Partial Differential Equations are precise in modelling the physical, biological and graphical phenomena. However, the numerical methods suffer from the curse of dimensionality, high computation costs and domain-specific discretization. We aim to explore pros and cons of different PDE solvers, and apply them to specific scientific simulation problems, including forwarding solution, inverse problems and equations discovery.

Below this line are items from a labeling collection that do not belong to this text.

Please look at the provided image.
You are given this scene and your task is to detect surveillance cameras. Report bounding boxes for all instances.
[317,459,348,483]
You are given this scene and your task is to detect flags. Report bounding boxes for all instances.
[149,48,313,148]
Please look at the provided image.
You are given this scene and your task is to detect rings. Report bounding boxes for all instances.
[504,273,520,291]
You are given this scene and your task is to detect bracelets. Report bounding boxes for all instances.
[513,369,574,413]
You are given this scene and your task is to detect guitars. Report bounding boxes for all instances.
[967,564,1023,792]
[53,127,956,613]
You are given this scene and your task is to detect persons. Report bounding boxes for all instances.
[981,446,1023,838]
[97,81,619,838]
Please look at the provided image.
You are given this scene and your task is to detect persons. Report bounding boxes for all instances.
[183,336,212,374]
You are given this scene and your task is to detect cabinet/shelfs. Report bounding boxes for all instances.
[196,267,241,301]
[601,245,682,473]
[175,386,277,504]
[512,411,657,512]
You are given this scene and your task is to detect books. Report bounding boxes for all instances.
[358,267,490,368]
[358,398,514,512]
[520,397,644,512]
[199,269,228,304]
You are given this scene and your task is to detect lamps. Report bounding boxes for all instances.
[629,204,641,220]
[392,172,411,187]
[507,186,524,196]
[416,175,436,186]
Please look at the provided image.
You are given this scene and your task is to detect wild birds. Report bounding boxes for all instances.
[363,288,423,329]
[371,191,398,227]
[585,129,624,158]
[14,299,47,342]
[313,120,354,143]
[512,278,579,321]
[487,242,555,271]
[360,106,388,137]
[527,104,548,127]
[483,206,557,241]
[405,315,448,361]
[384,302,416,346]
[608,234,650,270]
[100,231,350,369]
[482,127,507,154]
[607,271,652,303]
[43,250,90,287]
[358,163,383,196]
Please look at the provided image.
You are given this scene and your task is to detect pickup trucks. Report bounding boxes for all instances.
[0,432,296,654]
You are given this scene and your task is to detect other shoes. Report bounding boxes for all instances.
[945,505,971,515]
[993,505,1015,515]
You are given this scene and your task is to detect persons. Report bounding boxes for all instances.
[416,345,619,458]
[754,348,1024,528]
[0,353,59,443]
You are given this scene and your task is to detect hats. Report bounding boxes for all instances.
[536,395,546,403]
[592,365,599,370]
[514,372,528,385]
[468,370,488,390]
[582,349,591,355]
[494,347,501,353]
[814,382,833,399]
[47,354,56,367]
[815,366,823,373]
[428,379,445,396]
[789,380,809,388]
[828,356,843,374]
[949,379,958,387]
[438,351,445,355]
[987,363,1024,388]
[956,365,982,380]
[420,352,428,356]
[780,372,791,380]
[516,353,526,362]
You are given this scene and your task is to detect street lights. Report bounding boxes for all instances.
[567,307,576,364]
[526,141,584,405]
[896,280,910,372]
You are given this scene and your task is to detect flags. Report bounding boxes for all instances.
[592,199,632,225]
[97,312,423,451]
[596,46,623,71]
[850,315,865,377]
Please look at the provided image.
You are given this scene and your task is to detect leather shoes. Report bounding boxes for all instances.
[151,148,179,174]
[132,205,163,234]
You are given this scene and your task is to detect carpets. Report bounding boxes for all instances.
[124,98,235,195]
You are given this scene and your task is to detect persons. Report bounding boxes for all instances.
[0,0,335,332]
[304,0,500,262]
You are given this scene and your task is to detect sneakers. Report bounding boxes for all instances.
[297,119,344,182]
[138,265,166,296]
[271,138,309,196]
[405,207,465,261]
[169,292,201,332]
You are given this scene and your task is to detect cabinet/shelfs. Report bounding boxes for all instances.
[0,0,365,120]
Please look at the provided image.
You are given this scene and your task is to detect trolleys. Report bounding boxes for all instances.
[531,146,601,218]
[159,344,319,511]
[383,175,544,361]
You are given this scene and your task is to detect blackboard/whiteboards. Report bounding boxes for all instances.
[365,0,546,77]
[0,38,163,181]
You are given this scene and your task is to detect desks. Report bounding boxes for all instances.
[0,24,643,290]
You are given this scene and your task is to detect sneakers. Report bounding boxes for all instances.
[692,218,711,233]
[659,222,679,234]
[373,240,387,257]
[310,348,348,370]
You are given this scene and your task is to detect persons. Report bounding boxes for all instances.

In particular, we extend the recent CNF (NeurIPS 2023) framework solver to coupled and non-linear settings, together with down-stream applications. The outcomes include implementation of selected methods, self-tuning techniques, evaluation on benchmark problems and a comprehensive survey of neural PDE solvers and scientific simulation applications.

翻译：偏微分方程在建模物理、生物及图形现象方面具有精确性。然而，传统数值方法受限于维度灾难、高昂计算成本及领域特定的离散化需求。本研究旨在系统探讨不同偏微分方程求解器的优劣，并将其应用于具体科学模拟问题，包括正向求解、反问题及方程发现。特别地，我们将近期提出的CNF（NeurIPS 2023）框架求解器扩展至耦合与非线性的场景，并结合下游应用进行验证。研究成果包括选定方法的实现、自适应调参技术、基准问题评估，以及对神经偏微分方程求解器与科学模拟应用的全面综述。